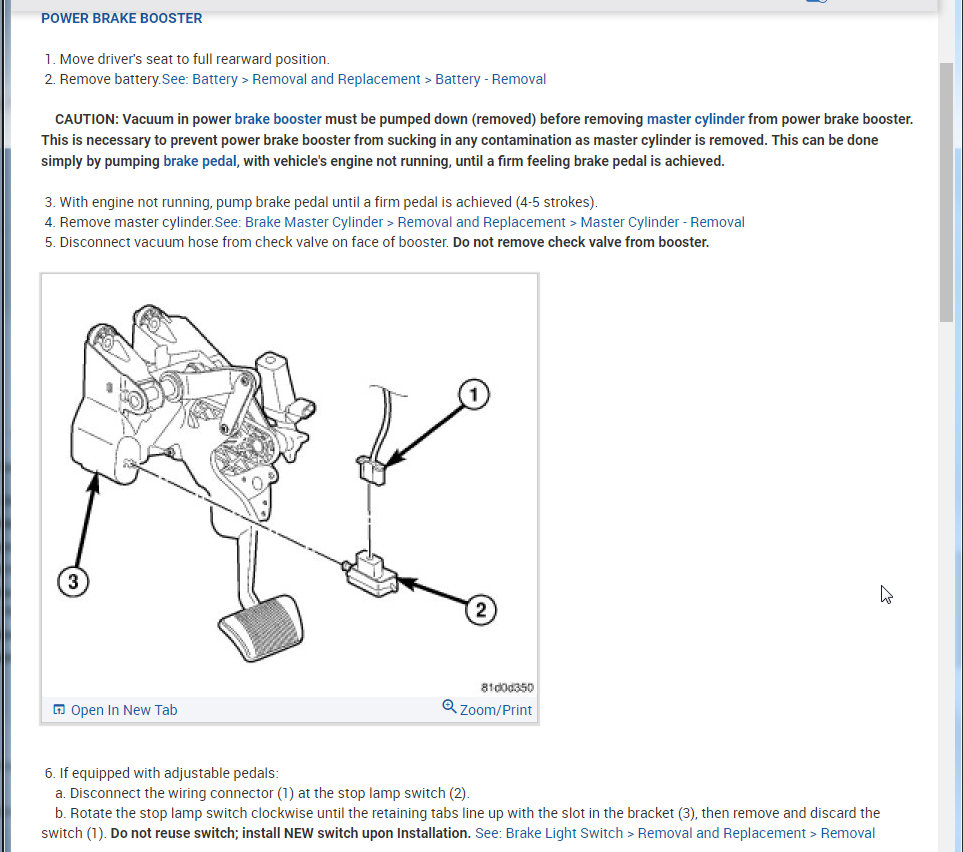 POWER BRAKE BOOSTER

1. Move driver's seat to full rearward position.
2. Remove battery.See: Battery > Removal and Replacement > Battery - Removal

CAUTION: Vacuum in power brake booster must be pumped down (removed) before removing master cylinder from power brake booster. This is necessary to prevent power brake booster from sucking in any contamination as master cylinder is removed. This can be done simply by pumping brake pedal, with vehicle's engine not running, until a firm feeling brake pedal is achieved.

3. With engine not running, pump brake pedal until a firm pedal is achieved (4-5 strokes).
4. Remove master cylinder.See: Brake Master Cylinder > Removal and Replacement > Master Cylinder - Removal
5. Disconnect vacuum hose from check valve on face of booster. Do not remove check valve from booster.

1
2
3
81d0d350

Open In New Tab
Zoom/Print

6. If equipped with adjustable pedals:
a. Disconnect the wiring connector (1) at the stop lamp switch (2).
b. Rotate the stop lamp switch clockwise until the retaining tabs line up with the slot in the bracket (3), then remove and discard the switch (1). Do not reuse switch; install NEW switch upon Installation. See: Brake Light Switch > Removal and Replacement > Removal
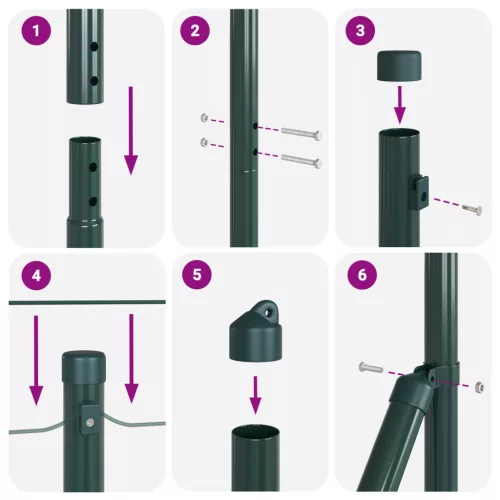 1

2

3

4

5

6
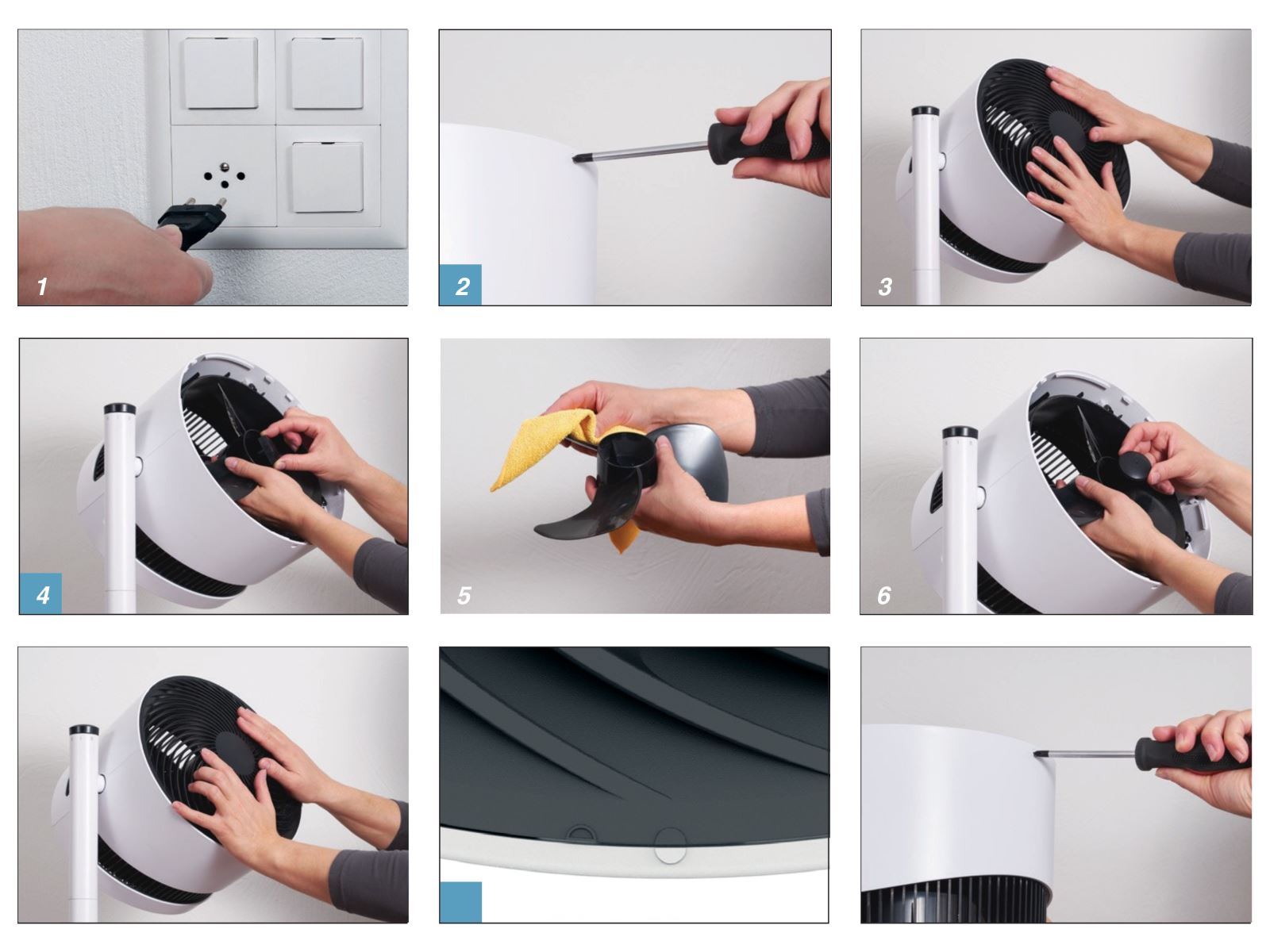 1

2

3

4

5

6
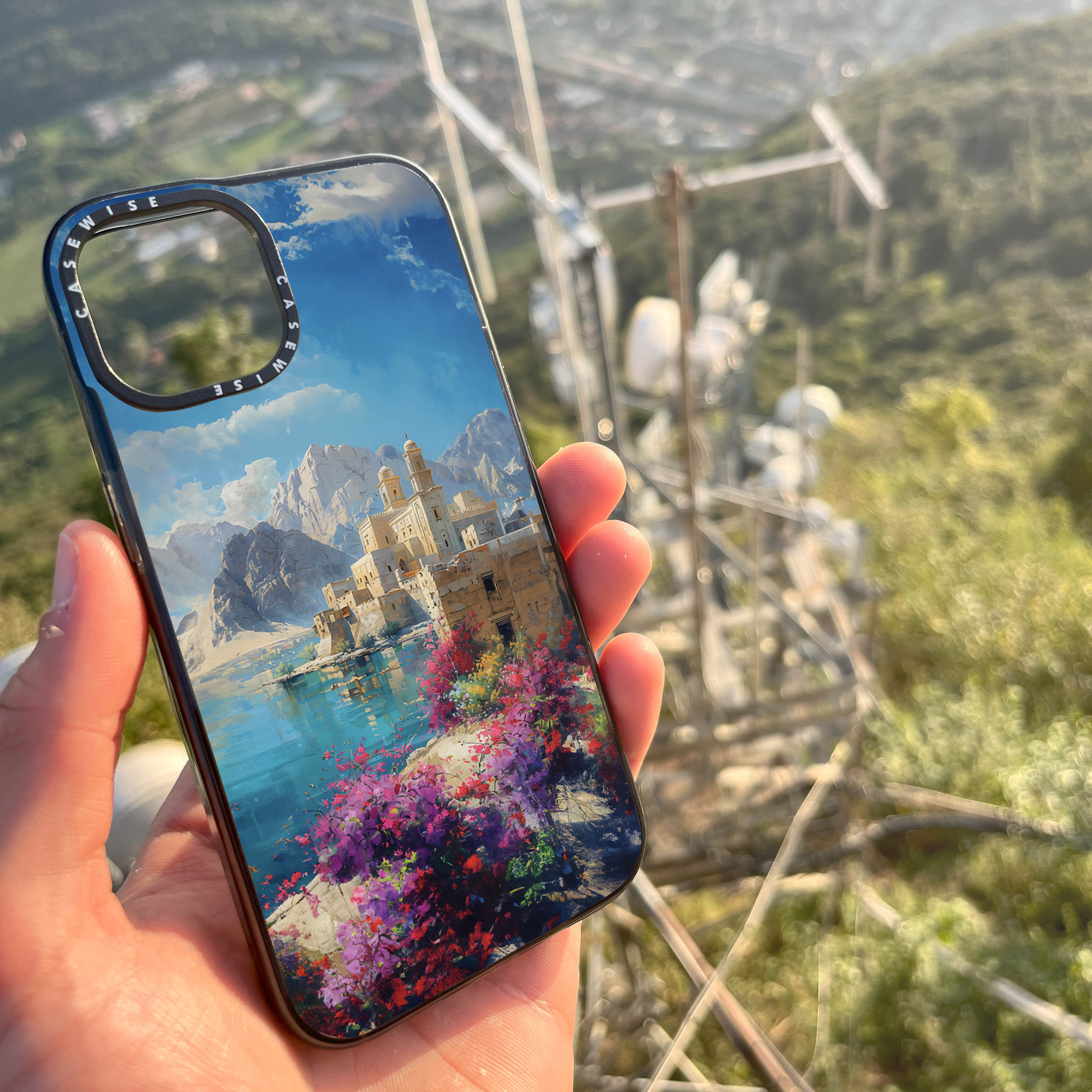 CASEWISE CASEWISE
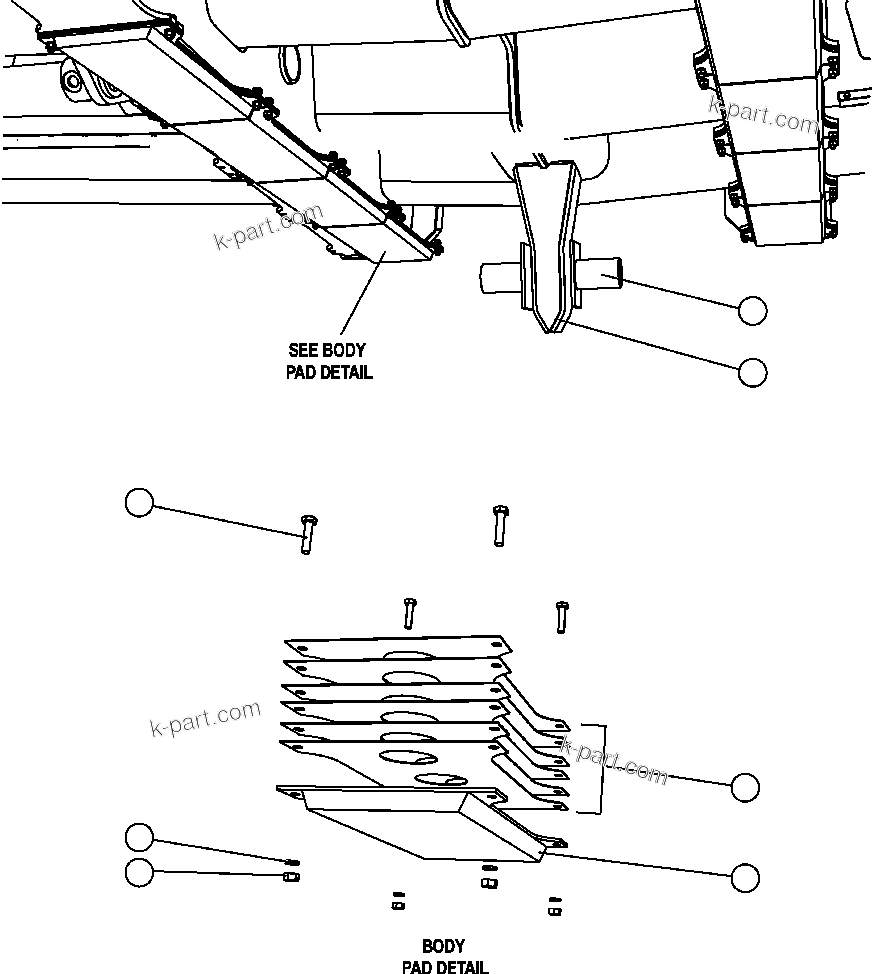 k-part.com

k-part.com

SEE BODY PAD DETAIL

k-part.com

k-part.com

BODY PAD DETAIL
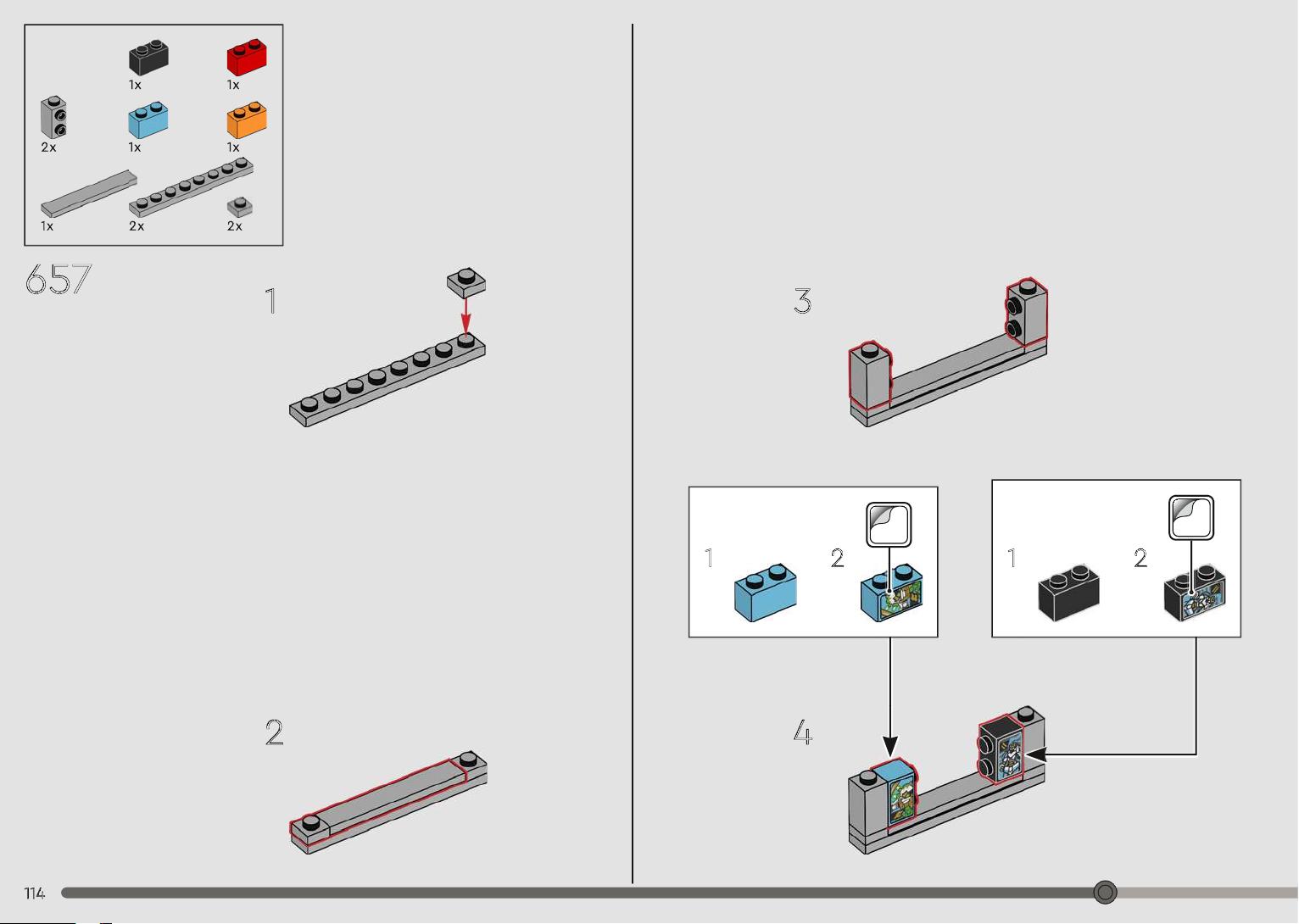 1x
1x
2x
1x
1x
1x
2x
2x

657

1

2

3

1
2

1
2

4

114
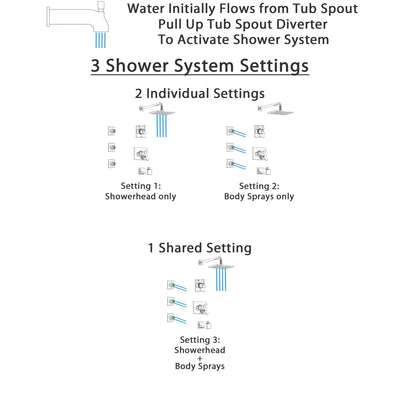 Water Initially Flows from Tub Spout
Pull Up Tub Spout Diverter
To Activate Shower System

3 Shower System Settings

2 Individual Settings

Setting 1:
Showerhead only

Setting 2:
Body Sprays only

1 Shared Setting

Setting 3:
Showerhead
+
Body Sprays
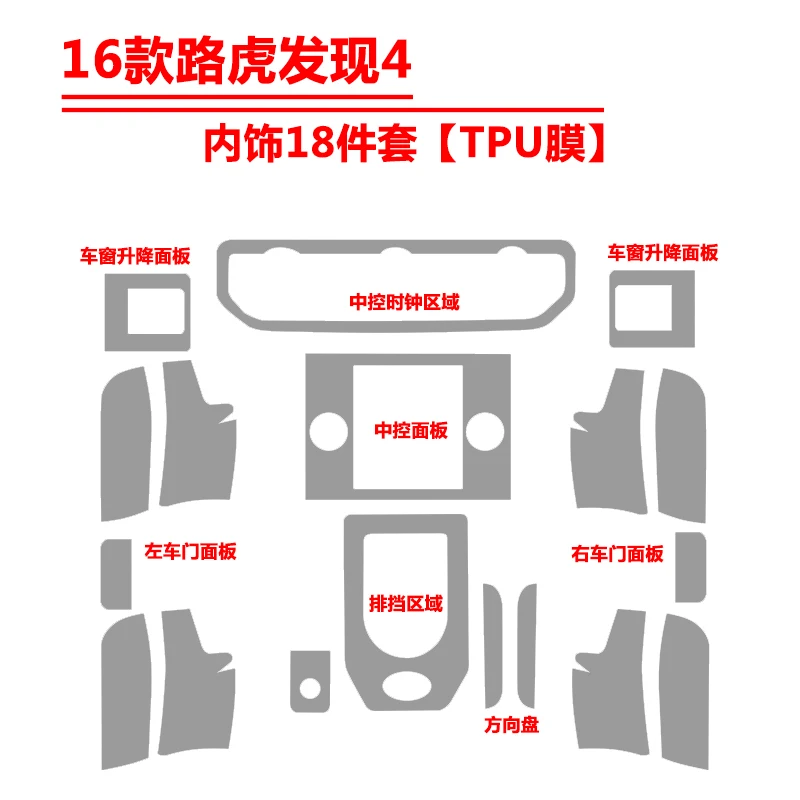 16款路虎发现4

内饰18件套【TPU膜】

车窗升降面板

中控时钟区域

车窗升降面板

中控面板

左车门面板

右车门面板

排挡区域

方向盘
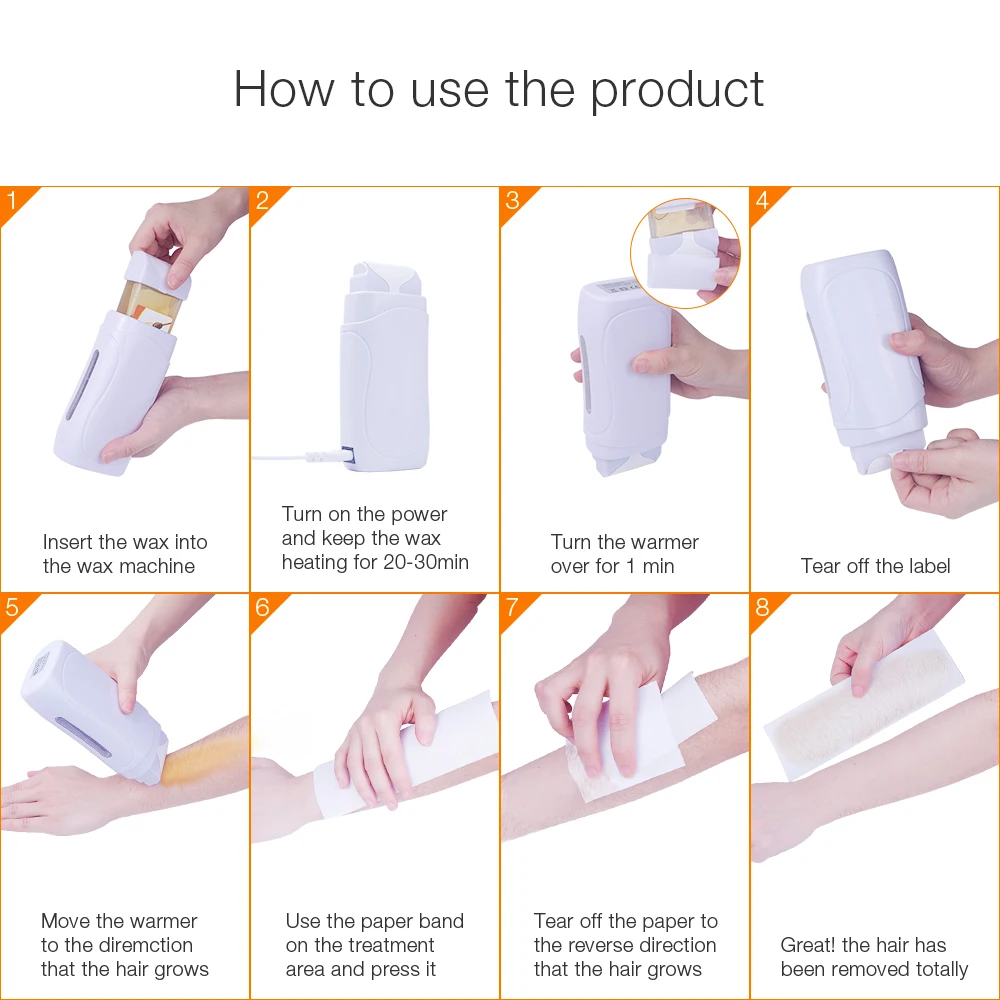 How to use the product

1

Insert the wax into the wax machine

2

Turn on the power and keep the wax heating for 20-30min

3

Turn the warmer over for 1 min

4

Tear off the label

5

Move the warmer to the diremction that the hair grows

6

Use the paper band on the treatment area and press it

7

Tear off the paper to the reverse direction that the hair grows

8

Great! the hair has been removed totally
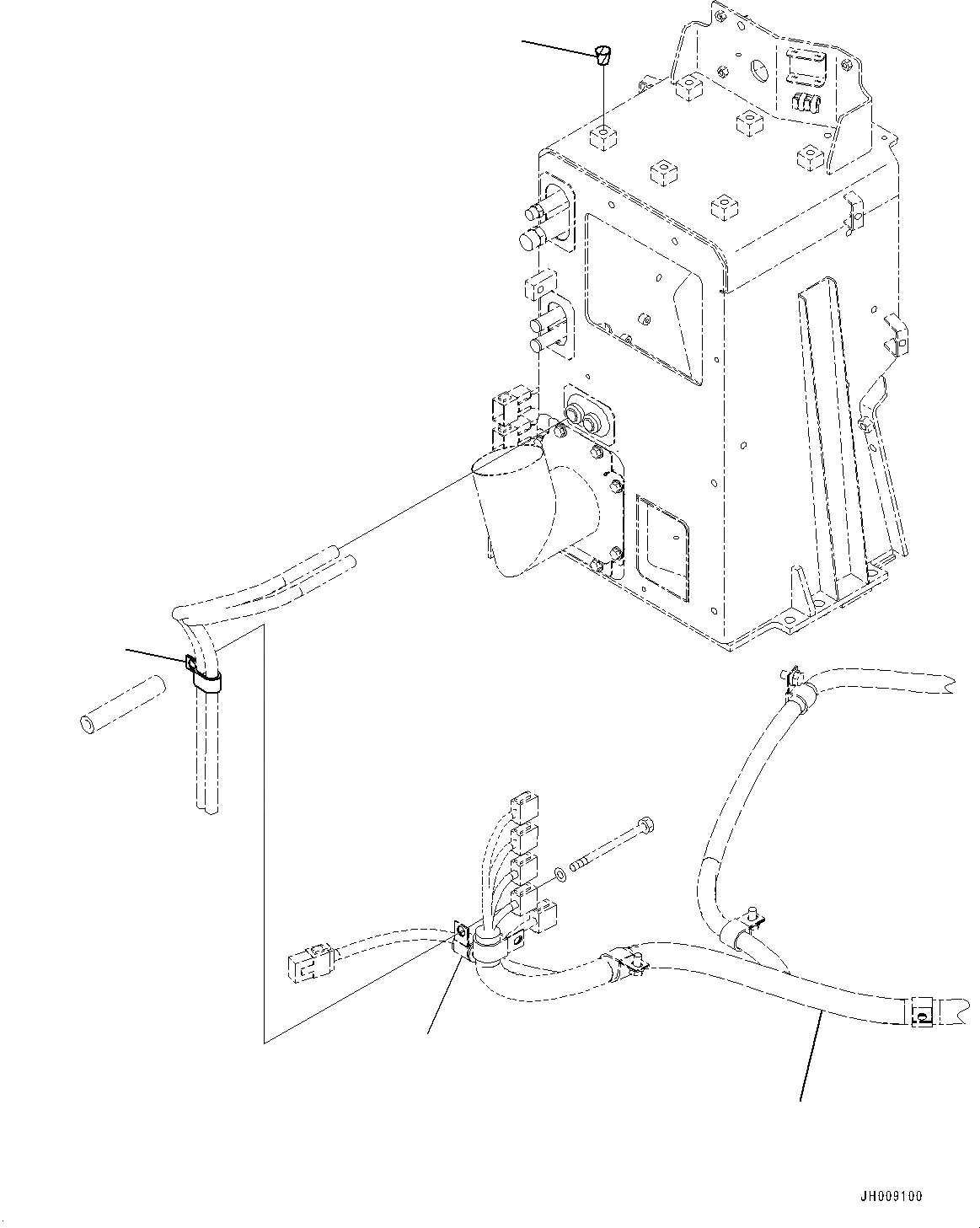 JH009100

########################################

→ ABOUT THIS TASK
If a picture appears in the data, omit it; transcribe all the rest exactly.

→ EXERCISE OUTPUT
 POWER BRAKE BOOSTER

1. Move driver's seat to full rearward position.
2. Remove battery.See: Battery > Removal and Replacement > Battery - Removal

CAUTION: Vacuum in power brake booster must be pumped down (removed) before removing master cylinder from power brake booster. This is necessary to prevent power brake booster from sucking in any contamination as master cylinder is removed. This can be done simply by pumping brake pedal, with vehicle's engine not running, until a firm feeling brake pedal is achieved.

3. With engine not running, pump brake pedal until a firm pedal is achieved (4-5 strokes).
4. Remove master cylinder.See: Brake Master Cylinder > Removal and Replacement > Master Cylinder - Removal
5. Disconnect vacuum hose from check valve on face of booster. Do not remove check valve from booster.

1
2
3
81d0d350

Open In New Tab
Zoom/Print

6. If equipped with adjustable pedals:
a. Disconnect the wiring connector (1) at the stop lamp switch (2).
b. Rotate the stop lamp switch clockwise until the retaining tabs line up with the slot in the bracket (3), then remove and discard the switch (1). Do not reuse switch; install NEW switch upon Installation. See: Brake Light Switch > Removal and Replacement > Removal
 1

2

3

4

5

6
 1

2

3

4

5

6
 CASEWISE CASEWISE
 k-part.com

k-part.com

SEE BODY PAD DETAIL

k-part.com

k-part.com

BODY PAD DETAIL
 1x
1x
2x
1x
1x
1x
2x
2x

657

1

2

3

1
2

1
2

4

114
 Water Initially Flows from Tub Spout
Pull Up Tub Spout Diverter
To Activate Shower System

3 Shower System Settings

2 Individual Settings

Setting 1:
Showerhead only

Setting 2:
Body Sprays only

1 Shared Setting

Setting 3:
Showerhead
+
Body Sprays
 16款路虎发现4

内饰18件套【TPU膜】

车窗升降面板

中控时钟区域

车窗升降面板

中控面板

左车门面板

右车门面板

排挡区域

方向盘
 How to use the product

1

Insert the wax into the wax machine

2

Turn on the power and keep the wax heating for 20-30min

3

Turn the warmer over for 1 min

4

Tear off the label

5

Move the warmer to the diremction that the hair grows

6

Use the paper band on the treatment area and press it

7

Tear off the paper to the reverse direction that the hair grows

8

Great! the hair has been removed totally
 JH009100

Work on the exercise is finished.